Sean Guerrero is taking do-it-yourself brewing to a whole new level.
The Aurora native will open Jade Mountain Brewing Co. next spring, but instead of taking the traditional route and buying a brewing system, Guerrero is building it himself.
In a backroom of his 1,700-square-foot location at 1925 S. Rosemary St., Guerrero is building a pipe network to connect three 53-gallon tanks that will make up his brewing system.
A plumber by trade, he said his background in construction is helping him decide which materials are easier to clean and how to properly hook up pipes.
One-barrel systems can cost upwards of $15,000, he said. The tanks and materials Guerrero purchased set him back $3,000 – a fifth of the cost. He estimated the system will make around 200 barrels a year.
Jade Mountain signed a three-year lease on the location in August for $1,700 a month. Guerrero has been working construction contracts with his dad’s plumbing company in order to bring in money for the buildout, which they will do themselves. Once they open, Guerrero’s father plans on opening a food truck that will be permanently stationed at the brewery.
Guerrero, 30, attended Smoky Hill High School in Aurora and now lives in Denver.
He first opened Jade Mountain in a 200-square-foot space in Huzou, China, where he lived for two years with his wife and children. Teaching English by day, he built a small taproom in the downstairs area and made beer upstairs. He also built his own 10-gallon system in China – a smaller version of the system he’s building in South Denver.
Unlike the Denver area, where breweries are spread into nearly every neighborhood, China doesn’t have the same thriving craft beer market. Guerrero said bottled beers sell for 25 to 50 cents there. Because of import costs for crucial ingredients like yeast, Jade Mountain sold beers for $6.
Guerrero still owns a portion of the Jade Mountain in China, but sold part of it to a new manager who now runs the taproom.

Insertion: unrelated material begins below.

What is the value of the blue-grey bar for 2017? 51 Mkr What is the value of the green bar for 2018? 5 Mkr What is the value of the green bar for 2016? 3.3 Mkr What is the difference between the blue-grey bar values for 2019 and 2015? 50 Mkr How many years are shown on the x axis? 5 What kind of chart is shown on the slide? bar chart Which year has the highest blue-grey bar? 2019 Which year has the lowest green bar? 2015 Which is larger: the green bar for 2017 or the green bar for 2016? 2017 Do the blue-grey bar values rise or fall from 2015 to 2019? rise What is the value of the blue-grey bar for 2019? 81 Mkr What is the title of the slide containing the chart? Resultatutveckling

Since his wife and her family are from China, Guerrero frequently travels there, giving him the opportunity to bring back special beer ingredients. He frequently uses dried jasmine, bamboo, spicy peppers and sweet woods from overseas to bring unique flavors to the company’s beers.
“We really encountered a lot of cool stuff out there. We want to try and stand out a little bit in this crowded market,” he said.
He added that Chinese natives typically use the ingredients for herbal teas and remedies.
“Nobody ever thinks of putting them in beer.”